Suppose that you look at a point of light with your camera, what do you see?  This is a trick question; so the answer isn’t a point of light.  If you expand the image enough the point of light appears fuzzy.  This is a property of all lenses.  No lens can focus a point to a point.  Instead the point gets fuzzed out.  In fact it gets fuzzed out in all three dimensions.  The shape of the fuzzy light is called the “point spread function” or PSF.

Figure 1 – How a point of light appears in a camera – The Airy Disk

In Figure 1, I show what this point should look like on the right and an intensity scan through it on the left.  You will, of course, see that it isn’t quite just a fuzzy point.  Rather, there is a ring (of about 2% peak intensity) around the fuzzy center.  In fact if we had enough dynamic range to display it, we would see that there are an infinite number of concentric rings, each progressively fainter than the last.  This pattern is referred to as the Airy disk after the nineteenth century physicist-astronomer, Sir George Biddell Airy (see Figure 2).  Those of you familiar with optics will immediate recognize that the Airy disk, because of the concentric rings, must be some kind of interference phenomenon.  For now, let’s just accept it as an experimental fact.  This is what we see in an optical imaging system from a point of light.  For those of you interested in a complete explanation, I refer you to Arnold Sommerfeld’s excellent work on Optics and my own, more modest, paper in Digital Microscopy.

Figure 2 – Sir George Biddell Airy (1801-1892)

Now, you might ask, why blow things up so much?  Why not confine the Airy disk to a single pixel.  Then it would appear effectively as a point in the image.  If you do this you allow the image to be pixel limited in its resolution and you do not get as much resolution as you possible can out of your optics.

Another important question, why do we care how a point behaves in an image.  The answer to that takes us back to the question of a pixelated world.  Every scene or image consists of a set or array of points.  Therefore, if we know how the camera alters a point we will then know how it alters every scene that we can look at.  I like to say that the image is the transform, by the camera, via its point spread function, of reality or the scene.  This is not just a philosophical point.  If we know the point spread function there are mathematical methods of reversing the fuzzing, of making the image more accurately descriptive of the true scene.  This is what the various image sharpening methods used in your camera or image processing software attempt to do.

Figure 3 – Resolution in terms of overlapping Airy disks

You will remember that we described how in order to see a bright spot located at a pixel and distinguish it from a second bright spot at another pixel, there had to be a darker pixel in between.  The question of resolution can be described in very similar terms.  If we have two points, each converted by the camera to an Airy disk, how close can they get before we cannot figure out if we are looking at one or two spots?  Take a look at Figure 3.  You can see that the closer the points get to one another the smaller the dip in intensity in between them.  Any detector, your eye or the camera’s sensor, has some limit in its ability to see that dip.  This is what defines resolution.  In the nineteenth century, Lord Rayleigh defined resolution, somewhat arbitrarily, as being when the center of the second Airy disk falls on the first ring of the first Airy disk.  This corresponds to approximately a 20% dip in between, and this was found to be just about what the eye could do in a telescope.

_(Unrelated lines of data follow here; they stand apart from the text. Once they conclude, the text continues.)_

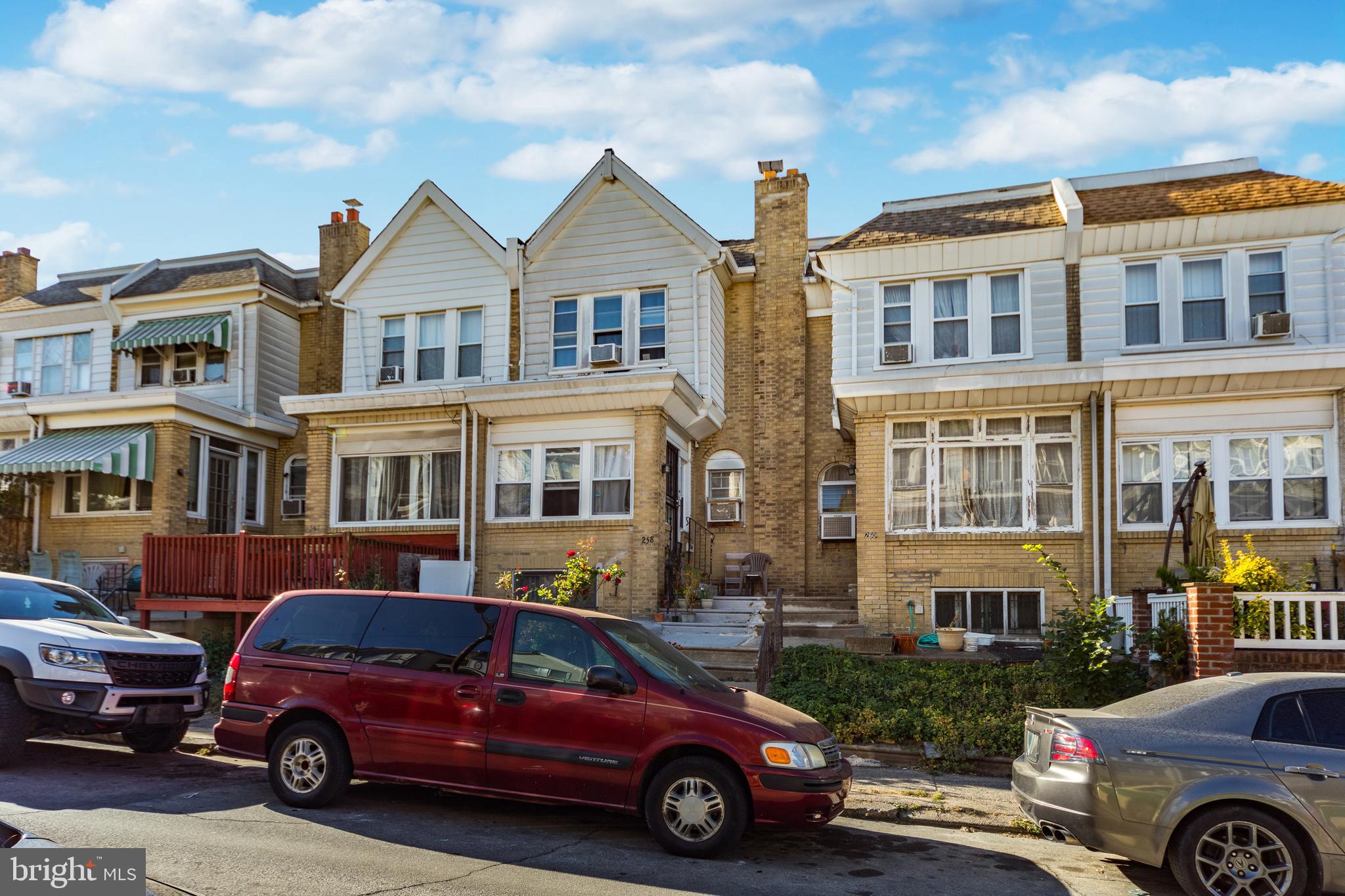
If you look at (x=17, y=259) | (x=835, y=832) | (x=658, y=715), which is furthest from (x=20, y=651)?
(x=17, y=259)

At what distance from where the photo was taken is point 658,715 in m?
7.17

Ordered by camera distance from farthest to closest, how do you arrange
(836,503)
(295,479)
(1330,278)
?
(295,479)
(836,503)
(1330,278)

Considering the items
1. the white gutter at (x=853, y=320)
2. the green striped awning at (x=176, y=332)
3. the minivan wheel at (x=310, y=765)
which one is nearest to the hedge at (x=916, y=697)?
the white gutter at (x=853, y=320)

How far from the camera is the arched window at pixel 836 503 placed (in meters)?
18.9

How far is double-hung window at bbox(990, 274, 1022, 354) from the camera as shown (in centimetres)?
1641

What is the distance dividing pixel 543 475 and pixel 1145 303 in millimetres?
10131

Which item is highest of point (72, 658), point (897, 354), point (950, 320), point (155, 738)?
point (950, 320)

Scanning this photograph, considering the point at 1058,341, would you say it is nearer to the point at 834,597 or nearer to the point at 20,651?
the point at 834,597

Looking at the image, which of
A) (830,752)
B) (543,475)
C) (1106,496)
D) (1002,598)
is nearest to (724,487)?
(543,475)

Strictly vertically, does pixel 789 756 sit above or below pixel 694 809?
above

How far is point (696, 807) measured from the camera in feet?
22.9

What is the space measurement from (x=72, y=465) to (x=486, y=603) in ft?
46.8

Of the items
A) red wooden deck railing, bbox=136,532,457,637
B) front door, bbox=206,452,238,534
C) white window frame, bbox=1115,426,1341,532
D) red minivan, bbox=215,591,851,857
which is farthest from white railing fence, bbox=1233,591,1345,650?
front door, bbox=206,452,238,534

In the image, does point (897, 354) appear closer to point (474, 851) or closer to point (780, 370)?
point (780, 370)
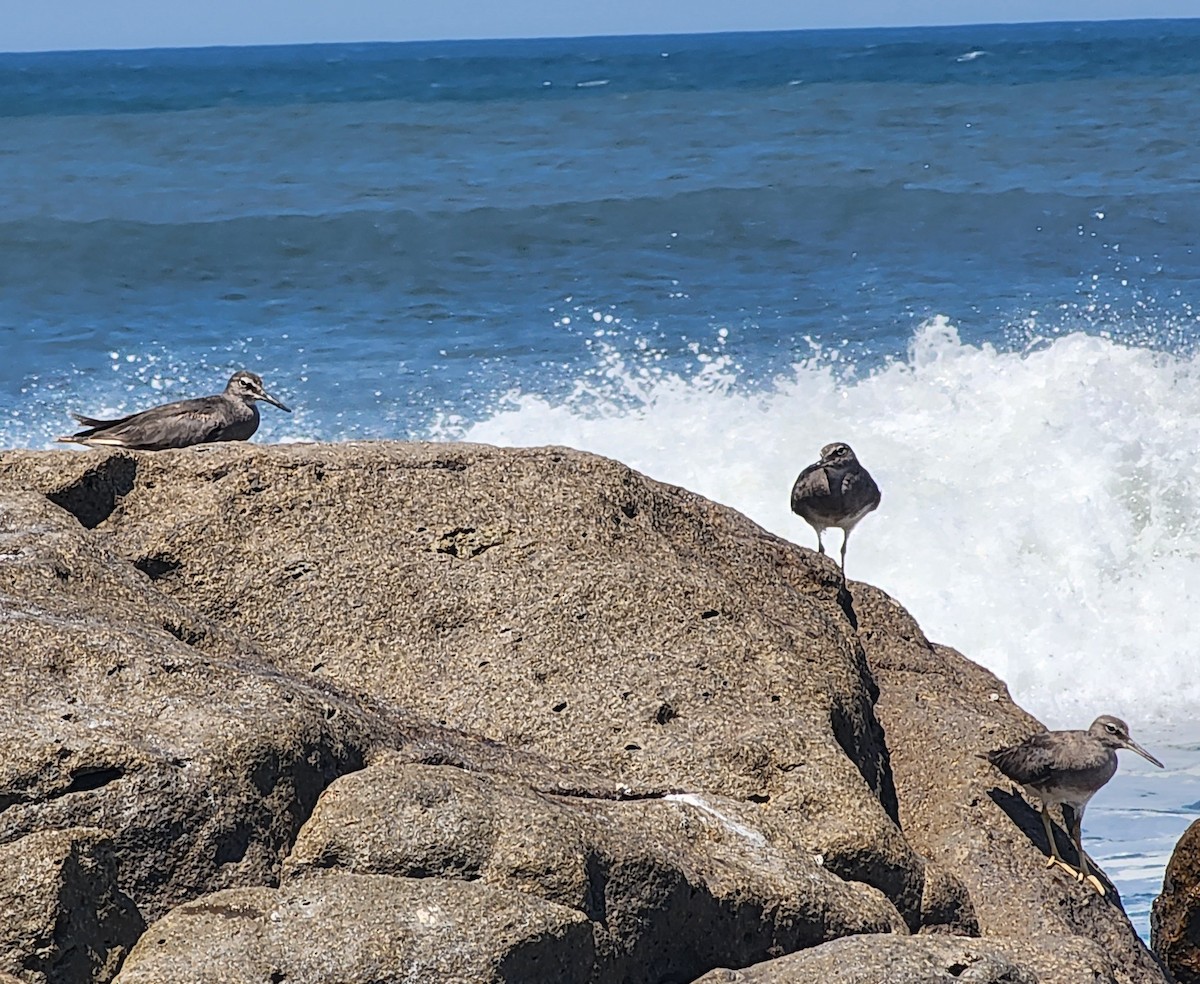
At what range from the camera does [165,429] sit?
5059 millimetres

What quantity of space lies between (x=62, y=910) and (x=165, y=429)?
2.74 meters

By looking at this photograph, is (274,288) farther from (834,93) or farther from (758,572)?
(834,93)

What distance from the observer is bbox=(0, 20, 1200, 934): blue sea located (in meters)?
8.80

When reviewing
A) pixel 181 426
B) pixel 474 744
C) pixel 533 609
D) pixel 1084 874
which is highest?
pixel 181 426

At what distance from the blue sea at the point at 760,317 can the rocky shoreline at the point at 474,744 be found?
2163 mm

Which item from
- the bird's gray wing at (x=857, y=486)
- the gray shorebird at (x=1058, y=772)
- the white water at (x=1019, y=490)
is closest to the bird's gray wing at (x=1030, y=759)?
the gray shorebird at (x=1058, y=772)

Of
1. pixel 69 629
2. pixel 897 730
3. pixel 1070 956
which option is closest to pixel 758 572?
pixel 897 730

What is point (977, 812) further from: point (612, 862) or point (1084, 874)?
point (612, 862)

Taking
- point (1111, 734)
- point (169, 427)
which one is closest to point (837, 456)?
point (1111, 734)

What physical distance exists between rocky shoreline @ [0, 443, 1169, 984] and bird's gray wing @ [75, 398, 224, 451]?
77cm

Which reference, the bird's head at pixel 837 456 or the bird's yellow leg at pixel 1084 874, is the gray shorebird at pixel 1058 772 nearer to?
the bird's yellow leg at pixel 1084 874

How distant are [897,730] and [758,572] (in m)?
0.53

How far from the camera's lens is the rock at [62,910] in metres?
2.46

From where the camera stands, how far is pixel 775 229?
16.9 metres
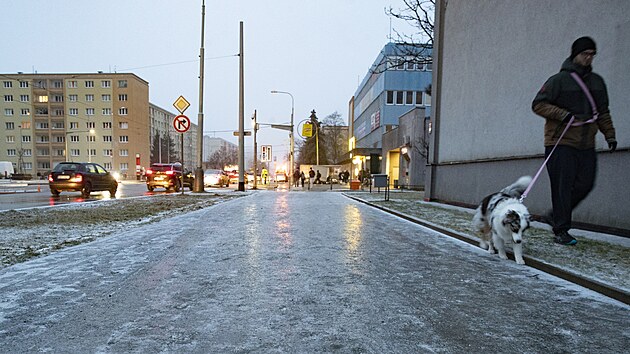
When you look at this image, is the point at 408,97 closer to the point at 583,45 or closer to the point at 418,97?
the point at 418,97

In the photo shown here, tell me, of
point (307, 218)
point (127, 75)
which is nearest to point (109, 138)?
point (127, 75)

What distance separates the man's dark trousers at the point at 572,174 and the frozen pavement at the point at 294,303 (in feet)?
4.31

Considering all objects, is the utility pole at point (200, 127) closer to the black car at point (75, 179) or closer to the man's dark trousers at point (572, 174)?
the black car at point (75, 179)

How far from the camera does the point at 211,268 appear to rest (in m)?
4.16

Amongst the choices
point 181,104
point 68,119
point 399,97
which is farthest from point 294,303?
point 68,119

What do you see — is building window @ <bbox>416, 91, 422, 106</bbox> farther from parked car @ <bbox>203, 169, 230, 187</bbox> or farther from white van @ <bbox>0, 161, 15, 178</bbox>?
white van @ <bbox>0, 161, 15, 178</bbox>

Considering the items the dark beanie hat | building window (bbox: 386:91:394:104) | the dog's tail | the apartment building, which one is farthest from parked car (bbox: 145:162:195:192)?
the apartment building

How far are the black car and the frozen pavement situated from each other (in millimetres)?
12726

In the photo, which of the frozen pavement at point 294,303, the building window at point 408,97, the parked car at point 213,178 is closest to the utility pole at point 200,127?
the parked car at point 213,178

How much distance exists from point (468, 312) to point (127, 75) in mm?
83689

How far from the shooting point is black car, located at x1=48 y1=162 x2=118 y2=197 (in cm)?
1568

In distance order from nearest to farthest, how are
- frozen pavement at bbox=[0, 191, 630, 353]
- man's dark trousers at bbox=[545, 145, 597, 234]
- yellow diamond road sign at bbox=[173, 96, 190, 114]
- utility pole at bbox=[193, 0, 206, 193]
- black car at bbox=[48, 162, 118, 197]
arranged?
frozen pavement at bbox=[0, 191, 630, 353]
man's dark trousers at bbox=[545, 145, 597, 234]
black car at bbox=[48, 162, 118, 197]
yellow diamond road sign at bbox=[173, 96, 190, 114]
utility pole at bbox=[193, 0, 206, 193]

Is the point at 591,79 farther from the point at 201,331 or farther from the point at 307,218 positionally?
the point at 307,218

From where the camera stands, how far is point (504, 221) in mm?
4359
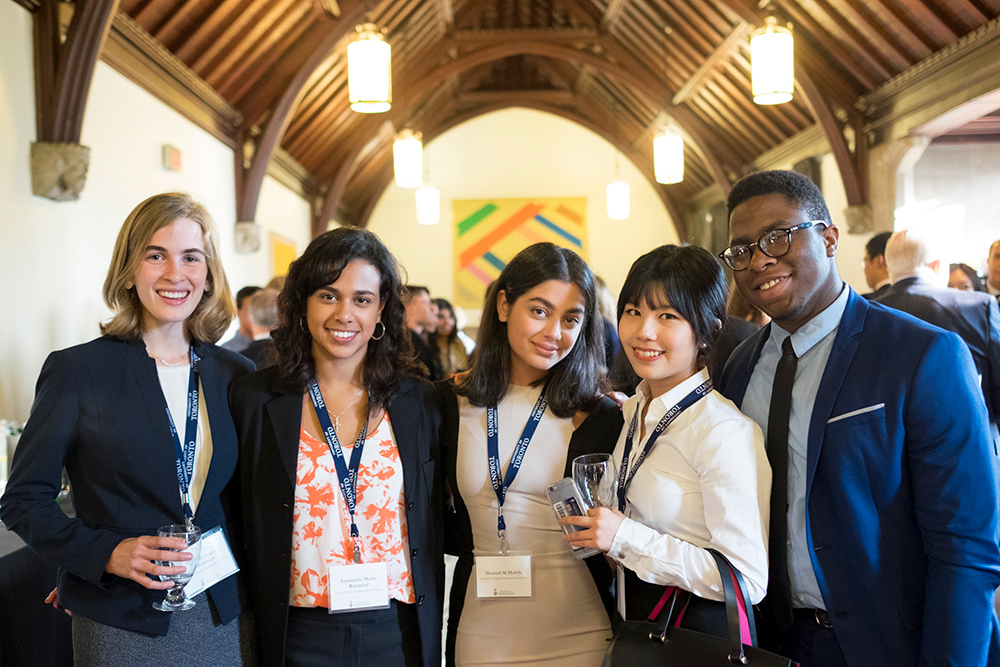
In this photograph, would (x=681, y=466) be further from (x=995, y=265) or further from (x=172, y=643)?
(x=995, y=265)

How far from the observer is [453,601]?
187cm

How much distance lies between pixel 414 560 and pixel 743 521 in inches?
28.0

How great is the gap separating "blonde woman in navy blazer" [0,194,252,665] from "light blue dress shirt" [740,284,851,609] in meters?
1.16

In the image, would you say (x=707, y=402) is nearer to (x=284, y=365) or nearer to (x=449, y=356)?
(x=284, y=365)

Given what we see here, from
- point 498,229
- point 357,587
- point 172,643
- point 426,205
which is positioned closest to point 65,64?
point 172,643

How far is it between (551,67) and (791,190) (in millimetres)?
11953

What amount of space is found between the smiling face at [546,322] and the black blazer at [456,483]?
0.59 ft

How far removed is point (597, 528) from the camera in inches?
57.9

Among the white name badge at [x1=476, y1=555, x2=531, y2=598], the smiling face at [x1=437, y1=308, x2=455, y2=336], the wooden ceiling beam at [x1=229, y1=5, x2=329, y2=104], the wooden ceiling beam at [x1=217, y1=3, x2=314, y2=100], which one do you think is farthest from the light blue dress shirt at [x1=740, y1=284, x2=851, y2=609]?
the wooden ceiling beam at [x1=229, y1=5, x2=329, y2=104]

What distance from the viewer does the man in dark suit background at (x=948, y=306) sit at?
343cm

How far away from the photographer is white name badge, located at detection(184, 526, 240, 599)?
1.61 metres

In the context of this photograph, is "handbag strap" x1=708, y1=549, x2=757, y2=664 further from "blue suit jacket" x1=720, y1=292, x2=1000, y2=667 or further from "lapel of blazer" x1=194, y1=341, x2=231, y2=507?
"lapel of blazer" x1=194, y1=341, x2=231, y2=507

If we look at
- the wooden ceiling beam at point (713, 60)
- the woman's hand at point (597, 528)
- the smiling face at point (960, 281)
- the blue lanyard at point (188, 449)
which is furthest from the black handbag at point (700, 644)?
the wooden ceiling beam at point (713, 60)

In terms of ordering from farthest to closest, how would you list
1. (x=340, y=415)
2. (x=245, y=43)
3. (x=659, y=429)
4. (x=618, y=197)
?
(x=618, y=197) < (x=245, y=43) < (x=340, y=415) < (x=659, y=429)
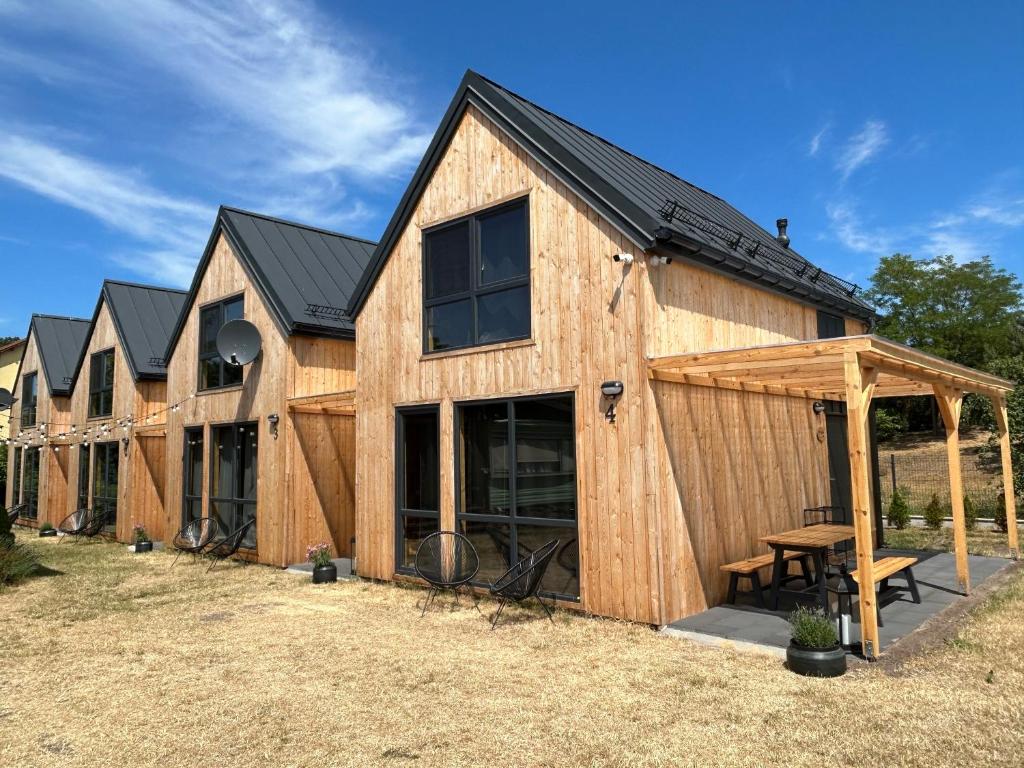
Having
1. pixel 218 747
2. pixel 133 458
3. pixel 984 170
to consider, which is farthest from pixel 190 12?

For a camera, Rayleigh’s criterion can be written as:

(separation on the image sensor)=1.22 X (wavelength of light)X(f-number).

So let’s see , if we have light of 0.5 microns (green) light and are using a f-number of 8, the resolution will be about 4 microns.  We have already seen in our discussion about lenses and magnification, how to translate this to resolution size for an object at some distance.

(separation at the object) =(separation on the image sensor) / Magnification,

where,

Magnification = (focal length)/(distance to the object).

I’m trying very hard to limit the number of equations in this blog.  However, the equation adds one very important point, namely that resolution is inversely related to f-number.  The higher the f-number, the larger the separation distance, which means that we have less resolution. How’s that for counter-intuitive!  F-number improves your depth of focus at the price of weakening image sharpness.